[The records]

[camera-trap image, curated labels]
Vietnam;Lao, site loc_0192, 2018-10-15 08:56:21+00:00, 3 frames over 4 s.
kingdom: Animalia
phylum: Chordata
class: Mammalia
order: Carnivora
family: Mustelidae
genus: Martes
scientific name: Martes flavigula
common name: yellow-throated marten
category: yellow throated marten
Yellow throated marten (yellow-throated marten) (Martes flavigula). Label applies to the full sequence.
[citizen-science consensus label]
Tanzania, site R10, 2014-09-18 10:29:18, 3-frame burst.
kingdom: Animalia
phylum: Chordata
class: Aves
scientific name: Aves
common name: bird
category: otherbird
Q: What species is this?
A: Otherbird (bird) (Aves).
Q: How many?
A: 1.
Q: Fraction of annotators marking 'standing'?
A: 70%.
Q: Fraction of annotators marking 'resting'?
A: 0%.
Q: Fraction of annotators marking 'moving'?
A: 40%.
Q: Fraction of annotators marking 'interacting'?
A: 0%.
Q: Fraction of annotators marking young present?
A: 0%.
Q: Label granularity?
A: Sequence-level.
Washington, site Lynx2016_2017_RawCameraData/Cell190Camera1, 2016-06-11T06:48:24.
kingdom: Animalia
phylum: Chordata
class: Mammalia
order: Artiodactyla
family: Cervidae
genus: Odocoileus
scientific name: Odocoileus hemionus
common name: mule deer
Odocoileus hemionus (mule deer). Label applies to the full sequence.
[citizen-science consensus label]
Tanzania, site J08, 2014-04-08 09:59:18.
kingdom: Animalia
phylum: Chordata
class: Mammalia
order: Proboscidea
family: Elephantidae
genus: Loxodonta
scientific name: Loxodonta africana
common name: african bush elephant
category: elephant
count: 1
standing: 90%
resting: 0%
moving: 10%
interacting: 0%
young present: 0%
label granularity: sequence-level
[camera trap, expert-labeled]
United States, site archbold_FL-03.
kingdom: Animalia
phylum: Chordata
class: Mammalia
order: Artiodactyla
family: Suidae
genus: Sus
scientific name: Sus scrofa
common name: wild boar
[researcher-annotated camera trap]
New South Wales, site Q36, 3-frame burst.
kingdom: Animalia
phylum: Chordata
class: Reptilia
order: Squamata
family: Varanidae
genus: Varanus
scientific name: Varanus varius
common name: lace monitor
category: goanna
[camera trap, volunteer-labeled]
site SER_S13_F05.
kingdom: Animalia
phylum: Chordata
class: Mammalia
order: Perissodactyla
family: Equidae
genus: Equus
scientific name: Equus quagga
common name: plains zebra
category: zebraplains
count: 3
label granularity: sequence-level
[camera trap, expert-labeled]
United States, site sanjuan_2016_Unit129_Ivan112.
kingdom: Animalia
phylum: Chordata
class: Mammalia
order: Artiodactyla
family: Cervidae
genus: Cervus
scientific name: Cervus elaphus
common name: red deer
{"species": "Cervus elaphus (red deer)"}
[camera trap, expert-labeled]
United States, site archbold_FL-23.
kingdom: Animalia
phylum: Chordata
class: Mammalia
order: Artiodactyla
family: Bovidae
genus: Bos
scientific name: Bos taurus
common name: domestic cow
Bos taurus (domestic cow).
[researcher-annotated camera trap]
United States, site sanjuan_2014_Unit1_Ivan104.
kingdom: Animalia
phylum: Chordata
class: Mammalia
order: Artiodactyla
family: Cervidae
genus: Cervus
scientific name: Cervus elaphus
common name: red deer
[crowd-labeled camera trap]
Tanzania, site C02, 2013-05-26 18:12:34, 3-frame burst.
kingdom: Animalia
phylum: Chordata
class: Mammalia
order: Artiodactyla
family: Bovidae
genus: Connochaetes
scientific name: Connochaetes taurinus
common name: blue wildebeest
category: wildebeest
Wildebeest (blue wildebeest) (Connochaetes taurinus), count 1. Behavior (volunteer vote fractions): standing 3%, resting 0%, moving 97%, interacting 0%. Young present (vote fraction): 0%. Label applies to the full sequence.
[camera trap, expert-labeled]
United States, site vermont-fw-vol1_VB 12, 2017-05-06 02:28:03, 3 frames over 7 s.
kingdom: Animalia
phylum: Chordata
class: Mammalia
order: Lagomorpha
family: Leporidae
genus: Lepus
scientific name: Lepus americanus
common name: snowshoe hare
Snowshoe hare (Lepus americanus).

[/The records]

Problem requirements:
Give back each entry above precisely as it was written.

Answer to this exercise:
[camera-trap image, curated labels]
Vietnam;Lao, site loc_0192, 2018-10-15 08:56:21+00:00, 3 frames over 4 s.
kingdom: Animalia
phylum: Chordata
class: Mammalia
order: Carnivora
family: Mustelidae
genus: Martes
scientific name: Martes flavigula
common name: yellow-throated marten
category: yellow throated marten
Yellow throated marten (yellow-throated marten) (Martes flavigula). Label applies to the full sequence.
[citizen-science consensus label]
Tanzania, site R10, 2014-09-18 10:29:18, 3-frame burst.
kingdom: Animalia
phylum: Chordata
class: Aves
scientific name: Aves
common name: bird
category: otherbird
Q: What species is this?
A: Otherbird (bird) (Aves).
Q: How many?
A: 1.
Q: Fraction of annotators marking 'standing'?
A: 70%.
Q: Fraction of annotators marking 'resting'?
A: 0%.
Q: Fraction of annotators marking 'moving'?
A: 40%.
Q: Fraction of annotators marking 'interacting'?
A: 0%.
Q: Fraction of annotators marking young present?
A: 0%.
Q: Label granularity?
A: Sequence-level.
Washington, site Lynx2016_2017_RawCameraData/Cell190Camera1, 2016-06-11T06:48:24.
kingdom: Animalia
phylum: Chordata
class: Mammalia
order: Artiodactyla
family: Cervidae
genus: Odocoileus
scientific name: Odocoileus hemionus
common name: mule deer
Odocoileus hemionus (mule deer). Label applies to the full sequence.
[citizen-science consensus label]
Tanzania, site J08, 2014-04-08 09:59:18.
kingdom: Animalia
phylum: Chordata
class: Mammalia
order: Proboscidea
family: Elephantidae
genus: Loxodonta
scientific name: Loxodonta africana
common name: african bush elephant
category: elephant
count: 1
standing: 90%
resting: 0%
moving: 10%
interacting: 0%
young present: 0%
label granularity: sequence-level
[camera trap, expert-labeled]
United States, site archbold_FL-03.
kingdom: Animalia
phylum: Chordata
class: Mammalia
order: Artiodactyla
family: Suidae
genus: Sus
scientific name: Sus scrofa
common name: wild boar
[researcher-annotated camera trap]
New South Wales, site Q36, 3-frame burst.
kingdom: Animalia
phylum: Chordata
class: Reptilia
order: Squamata
family: Varanidae
genus: Varanus
scientific name: Varanus varius
common name: lace monitor
category: goanna
[camera trap, volunteer-labeled]
site SER_S13_F05.
kingdom: Animalia
phylum: Chordata
class: Mammalia
order: Perissodactyla
family: Equidae
genus: Equus
scientific name: Equus quagga
common name: plains zebra
category: zebraplains
count: 3
label granularity: sequence-level
[camera trap, expert-labeled]
United States, site sanjuan_2016_Unit129_Ivan112.
kingdom: Animalia
phylum: Chordata
class: Mammalia
order: Artiodactyla
family: Cervidae
genus: Cervus
scientific name: Cervus elaphus
common name: red deer
{"species": "Cervus elaphus (red deer)"}
[camera trap, expert-labeled]
United States, site archbold_FL-23.
kingdom: Animalia
phylum: Chordata
class: Mammalia
order: Artiodactyla
family: Bovidae
genus: Bos
scientific name: Bos taurus
common name: domestic cow
Bos taurus (domestic cow).
[researcher-annotated camera trap]
United States, site sanjuan_2014_Unit1_Ivan104.
kingdom: Animalia
phylum: Chordata
class: Mammalia
order: Artiodactyla
family: Cervidae
genus: Cervus
scientific name: Cervus elaphus
common name: red deer
[crowd-labeled camera trap]
Tanzania, site C02, 2013-05-26 18:12:34, 3-frame burst.
kingdom: Animalia
phylum: Chordata
class: Mammalia
order: Artiodactyla
family: Bovidae
genus: Connochaetes
scientific name: Connochaetes taurinus
common name: blue wildebeest
category: wildebeest
Wildebeest (blue wildebeest) (Connochaetes taurinus), count 1. Behavior (volunteer vote fractions): standing 3%, resting 0%, moving 97%, interacting 0%. Young present (vote fraction): 0%. Label applies to the full sequence.
[camera trap, expert-labeled]
United States, site vermont-fw-vol1_VB 12, 2017-05-06 02:28:03, 3 frames over 7 s.
kingdom: Animalia
phylum: Chordata
class: Mammalia
order: Lagomorpha
family: Leporidae
genus: Lepus
scientific name: Lepus americanus
common name: snowshoe hare
Snowshoe hare (Lepus americanus).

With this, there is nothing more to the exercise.